The Feast of Blades isn't just for the second founding chapters. It is for any chapter descended from the Imperial Fists. And, yes, it would make sense that there was only 3,000 troops left (Fists plus two successors) after the incident at the Eternal Fortress. Every time they talk about it in codex fluff they talk about how it nearly wiped out the Imperial Fists legion and that if it wouldn't have been for Guilliman showing up when he did, it would have happened. That doesn't sound like 12,000 legionnaires surviving to me. You may have a different interpretation of nearly wiped out, but 12k fighting space marines seems far from 'nearly' to me.


----------



## TheReverend (Dec 2, 2007)

Hey man, I'm just saying. Based on how big the legions were aduring the heresy, 12,000 isn't a huge figure, probably 2/10ths of their original number. When the Crimson Fists were down to 2/10ths of their chapter size after Ryan's World, they were classed as almost wiped out. 

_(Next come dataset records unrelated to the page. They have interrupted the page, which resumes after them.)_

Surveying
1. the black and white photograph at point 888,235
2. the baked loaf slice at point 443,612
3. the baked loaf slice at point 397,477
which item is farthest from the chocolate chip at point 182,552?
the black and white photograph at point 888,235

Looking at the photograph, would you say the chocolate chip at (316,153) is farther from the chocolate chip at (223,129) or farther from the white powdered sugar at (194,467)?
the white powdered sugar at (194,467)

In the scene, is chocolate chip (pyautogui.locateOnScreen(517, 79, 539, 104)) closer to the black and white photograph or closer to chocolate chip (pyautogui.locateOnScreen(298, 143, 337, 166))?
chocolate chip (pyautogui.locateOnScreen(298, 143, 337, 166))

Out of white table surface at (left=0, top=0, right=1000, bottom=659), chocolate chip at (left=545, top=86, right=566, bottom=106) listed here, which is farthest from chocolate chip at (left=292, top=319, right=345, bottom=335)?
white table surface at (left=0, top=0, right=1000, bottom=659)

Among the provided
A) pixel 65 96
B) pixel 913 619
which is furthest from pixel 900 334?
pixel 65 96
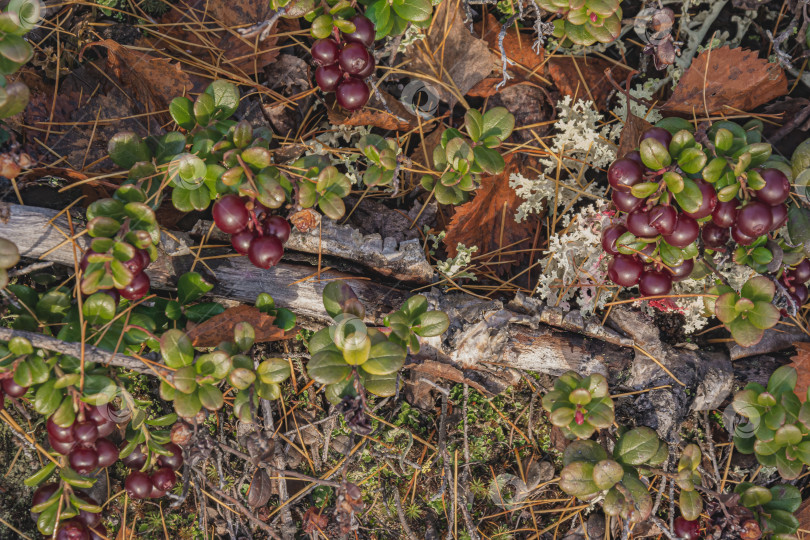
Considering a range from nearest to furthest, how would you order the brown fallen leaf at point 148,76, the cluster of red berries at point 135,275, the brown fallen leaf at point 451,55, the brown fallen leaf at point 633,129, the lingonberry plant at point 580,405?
the cluster of red berries at point 135,275, the lingonberry plant at point 580,405, the brown fallen leaf at point 633,129, the brown fallen leaf at point 148,76, the brown fallen leaf at point 451,55

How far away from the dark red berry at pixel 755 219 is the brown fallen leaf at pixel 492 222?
97 cm

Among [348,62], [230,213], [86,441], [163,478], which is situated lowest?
[163,478]

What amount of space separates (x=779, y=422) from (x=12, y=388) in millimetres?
3068

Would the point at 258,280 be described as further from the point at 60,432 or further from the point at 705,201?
the point at 705,201

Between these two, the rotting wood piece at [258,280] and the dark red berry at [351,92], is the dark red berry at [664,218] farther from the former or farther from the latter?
the dark red berry at [351,92]

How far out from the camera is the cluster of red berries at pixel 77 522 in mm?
2193

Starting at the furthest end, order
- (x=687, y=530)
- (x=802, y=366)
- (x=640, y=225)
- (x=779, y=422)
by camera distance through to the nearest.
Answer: (x=802, y=366), (x=687, y=530), (x=779, y=422), (x=640, y=225)

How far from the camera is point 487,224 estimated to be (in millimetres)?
2783

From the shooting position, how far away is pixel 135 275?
205cm

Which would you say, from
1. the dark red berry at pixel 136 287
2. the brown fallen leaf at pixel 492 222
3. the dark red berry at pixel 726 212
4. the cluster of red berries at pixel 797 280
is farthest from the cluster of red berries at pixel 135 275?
the cluster of red berries at pixel 797 280

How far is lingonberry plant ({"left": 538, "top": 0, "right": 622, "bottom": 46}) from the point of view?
7.49ft

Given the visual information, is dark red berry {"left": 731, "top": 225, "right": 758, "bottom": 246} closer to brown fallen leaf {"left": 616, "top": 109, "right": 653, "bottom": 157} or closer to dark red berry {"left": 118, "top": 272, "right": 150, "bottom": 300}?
brown fallen leaf {"left": 616, "top": 109, "right": 653, "bottom": 157}

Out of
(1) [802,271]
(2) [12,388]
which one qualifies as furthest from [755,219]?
(2) [12,388]

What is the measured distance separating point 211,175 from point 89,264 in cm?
56
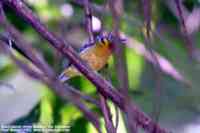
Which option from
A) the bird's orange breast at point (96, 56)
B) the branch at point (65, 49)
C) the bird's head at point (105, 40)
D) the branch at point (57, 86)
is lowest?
the branch at point (57, 86)

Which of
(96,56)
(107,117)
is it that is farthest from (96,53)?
(107,117)

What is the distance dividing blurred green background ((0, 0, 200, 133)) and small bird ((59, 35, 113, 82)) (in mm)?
27

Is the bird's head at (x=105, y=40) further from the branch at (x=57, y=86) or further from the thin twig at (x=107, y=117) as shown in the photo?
the branch at (x=57, y=86)

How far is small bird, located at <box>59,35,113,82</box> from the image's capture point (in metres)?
1.61

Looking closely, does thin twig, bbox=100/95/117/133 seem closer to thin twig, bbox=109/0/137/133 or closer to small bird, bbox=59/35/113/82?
thin twig, bbox=109/0/137/133

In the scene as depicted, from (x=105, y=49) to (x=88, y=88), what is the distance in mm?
366

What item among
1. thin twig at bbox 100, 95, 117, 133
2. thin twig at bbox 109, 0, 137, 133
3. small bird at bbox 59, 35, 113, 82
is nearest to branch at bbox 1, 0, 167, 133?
thin twig at bbox 100, 95, 117, 133

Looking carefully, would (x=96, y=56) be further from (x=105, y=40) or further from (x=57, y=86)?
(x=57, y=86)

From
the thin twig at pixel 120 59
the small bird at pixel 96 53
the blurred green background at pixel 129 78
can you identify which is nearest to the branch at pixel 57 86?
the thin twig at pixel 120 59

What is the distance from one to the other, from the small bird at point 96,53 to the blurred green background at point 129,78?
3 cm

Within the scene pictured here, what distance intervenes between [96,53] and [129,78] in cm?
43

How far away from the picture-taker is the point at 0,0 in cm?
106

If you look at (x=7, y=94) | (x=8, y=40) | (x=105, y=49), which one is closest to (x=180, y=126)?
(x=105, y=49)

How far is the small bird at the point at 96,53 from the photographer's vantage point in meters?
1.61
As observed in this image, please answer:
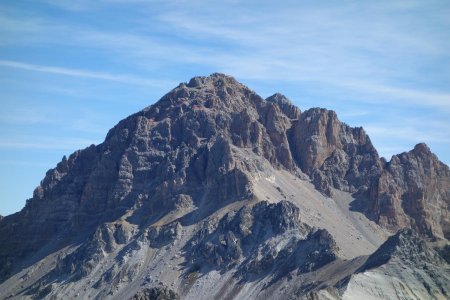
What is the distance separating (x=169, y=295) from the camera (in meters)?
180

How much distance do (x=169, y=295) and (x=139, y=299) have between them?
302 inches

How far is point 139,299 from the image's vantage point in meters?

And the way I read Legion of the Damned, the history of the feast of blades sounds like it was set up by Dorn when he split the legion, so I was just guessing that only those chapters that were there at that time, i.e second founding, would be invited. 

Anyway, it is all speculation and interpretation so we should all agree to disagree with this sort of thing. No one is right until GW say they are  These are just my interpretations and everyone will have their own.

Rev


----------



## space cowboy (Apr 3, 2009)

My main point in the last post, about the Feast, was that Dorn set it up, not that only the second founding get to go, and that nothing can really be read into anyone's participation.


----------